Angry investors lambasted Toshiba executives at a shareholder meeting Thursday after it warned annual losses could balloon to more than $9.0 billion but they agreed to the sale of its memory chip business, the jewel in the Japanese giant's crown.
The heated meeting held just outside Tokyo comes a day after the huge conglomerate said its troubled US nuclear power unit Westinghouse Electric had filed for bankruptcy protection.
Toshiba, one of the pillars of corporate Japan, also warned Wednesday its annual losses, mainly tied to Westinghouse, could blow out to 1.01 trillion yen ($9.07 billion), compared with an earlier projected shortfall of 390 billion yen.
That would be a record annual loss for a Japanese manufacturer, according to Bloomberg.
Toshiba has delayed formally reporting its earnings over the problems at Westinghouse, which it bought for more than $5.0 billion a decade ago.
Among the issues, Toshiba has said it is probing whistleblower allegations of accounting misconduct by senior Westinghouse executives.
Thursday's meeting was held to get shareholder approval to spin-off Toshiba's prized memory chip business, seen as key for the cash-strapped company to turn itself around.

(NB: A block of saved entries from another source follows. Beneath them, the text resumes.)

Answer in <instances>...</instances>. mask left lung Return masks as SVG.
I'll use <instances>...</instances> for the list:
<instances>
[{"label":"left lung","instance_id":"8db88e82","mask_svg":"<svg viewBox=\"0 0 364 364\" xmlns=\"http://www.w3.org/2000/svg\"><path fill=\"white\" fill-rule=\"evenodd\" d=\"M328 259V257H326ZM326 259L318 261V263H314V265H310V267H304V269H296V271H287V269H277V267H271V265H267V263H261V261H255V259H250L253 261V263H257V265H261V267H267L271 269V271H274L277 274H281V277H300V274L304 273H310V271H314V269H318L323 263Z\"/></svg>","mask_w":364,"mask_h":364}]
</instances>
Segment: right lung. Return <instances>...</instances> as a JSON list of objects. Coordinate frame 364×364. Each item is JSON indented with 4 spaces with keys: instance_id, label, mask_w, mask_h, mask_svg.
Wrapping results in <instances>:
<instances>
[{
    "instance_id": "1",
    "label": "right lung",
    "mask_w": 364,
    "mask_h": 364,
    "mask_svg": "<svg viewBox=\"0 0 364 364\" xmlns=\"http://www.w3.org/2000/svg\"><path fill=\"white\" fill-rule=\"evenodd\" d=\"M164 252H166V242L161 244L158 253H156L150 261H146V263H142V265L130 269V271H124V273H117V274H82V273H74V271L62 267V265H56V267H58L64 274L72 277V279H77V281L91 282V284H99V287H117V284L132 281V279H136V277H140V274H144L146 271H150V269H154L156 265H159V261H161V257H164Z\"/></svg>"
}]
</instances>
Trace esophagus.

The motion was approved.
Toshiba is the world's number two supplier of memory chips for smartphones and computers, behind South Korea's Samsung, and the business accounted for about one-quarter of its 5.67 trillion yen in revenue last fiscal year.
"It's unforgivable that they could book a trillion yen loss -- management should quit," a 75-year-old investor, who identified himself only as Tomari, told AFP before the shareholder meeting started.
The crisis comes less than two years after Toshiba's reputation was badly damaged by separate revelations that top executives had pressured underlings to cover up weak results after the 2008 global financial meltdown.
That scandal laid bare serious problems with Toshiba's internal governance and an unwavering employee loyalty highlighted in other Japan Inc scandals, including the $1.7 billion loss cover-up at camera giant Olympus and staff hiding a deadly airbag defect at auto parts giant Takata.
- 'Laughing stock' -
Toshiba president Satoshi Tsunakawa and other executives faced more than 1,300 shareholders who turned up to Thursday's meeting.
"We apologise to all stakeholders, including shareholders, for causing this trouble and worry over our nuclear business," Tsunakawa said.
Shigenori Shiga, who once headed Westinghouse and stepped down as Toshiba's chairman in February, was not at Thursday's meeting.
"Why is Mr Shiga not here today?" asked one angry shareholder. "The people who were in charge aren't even here today."
Toshiba cited "health issues" for the absence of Shiga, who is still with the company.
"Toshiba is now a laughing stock around the world," said one shareholder. "You're all incompetent managers. Do you even know what's going on?"
Toshiba shares jumped four percent to 228.2 yen Thursday in response to news that the memory chip sale will go ahead, with bids expected this week.
But the stock has lost more than half its value since late December when it warned of huge losses and the probe at Westinghouse.
Japanese financial regulators have given Toshiba until April 11 to publish results for the October-December quarter -- they were originally due in mid-February.
The firm is at risk of an embarrassing delisting from Tokyo's stock exchange.
"I'm watching the share price everyday," a 70-year-old investor said.
"The value of my small investment depends on them" she added, referring to Toshiba executives.
Westinghouse was once hailed as a future growth driver after the 2011 Fukushima nuclear accident brought new business in Japan to a halt.
But the US firm has been hit by the project delays and cost overruns at plants in two states while weakening prospects for the nuclear power industry globally have also weighed on its fortunes.